Copy all of the material below word for word, leaving out the pictures.

#### Stored data entries:
- - -

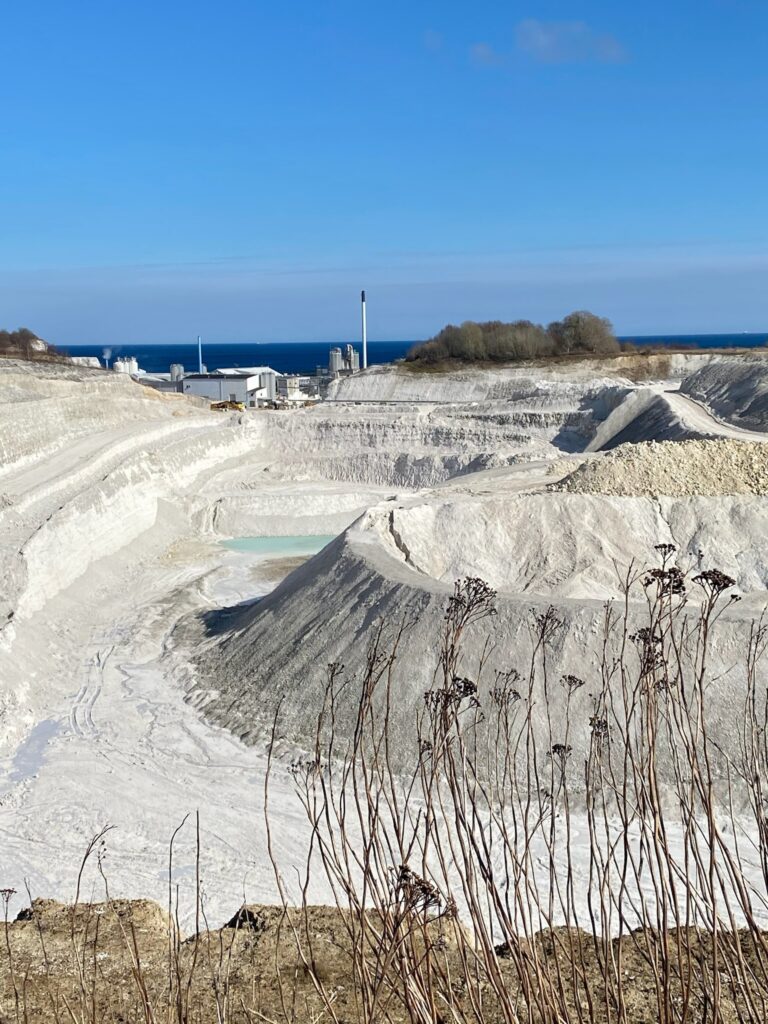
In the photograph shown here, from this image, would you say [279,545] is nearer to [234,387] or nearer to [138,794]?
[138,794]

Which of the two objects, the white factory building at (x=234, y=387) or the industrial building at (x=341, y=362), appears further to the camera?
the industrial building at (x=341, y=362)

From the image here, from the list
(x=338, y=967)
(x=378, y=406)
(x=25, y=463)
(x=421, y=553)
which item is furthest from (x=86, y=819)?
(x=378, y=406)

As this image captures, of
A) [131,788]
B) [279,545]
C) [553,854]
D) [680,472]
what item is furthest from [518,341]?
[553,854]

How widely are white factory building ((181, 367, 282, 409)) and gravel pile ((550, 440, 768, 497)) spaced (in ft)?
141

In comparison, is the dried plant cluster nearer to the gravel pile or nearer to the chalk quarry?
the chalk quarry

- - -

#### In response:
In the photograph shown here, from this image, would you say [279,545] is nearer to [234,387] or nearer to [138,794]?
[138,794]

Which of the two objects, the white factory building at (x=234, y=387) or the industrial building at (x=341, y=362), appears further to the camera?
the industrial building at (x=341, y=362)

From the image here, from the list
(x=338, y=967)
(x=378, y=406)
(x=25, y=463)
(x=421, y=553)
which item is furthest from (x=86, y=819)?
(x=378, y=406)

As this image captures, of
A) [131,788]
B) [279,545]
C) [553,854]
D) [680,472]
what item is furthest from [518,341]?
[553,854]

How widely are white factory building ((181, 367, 282, 409)) and gravel pile ((550, 440, 768, 497)) spaced (in ft)?
141

In comparison, is the dried plant cluster nearer to the gravel pile or nearer to the chalk quarry?
the chalk quarry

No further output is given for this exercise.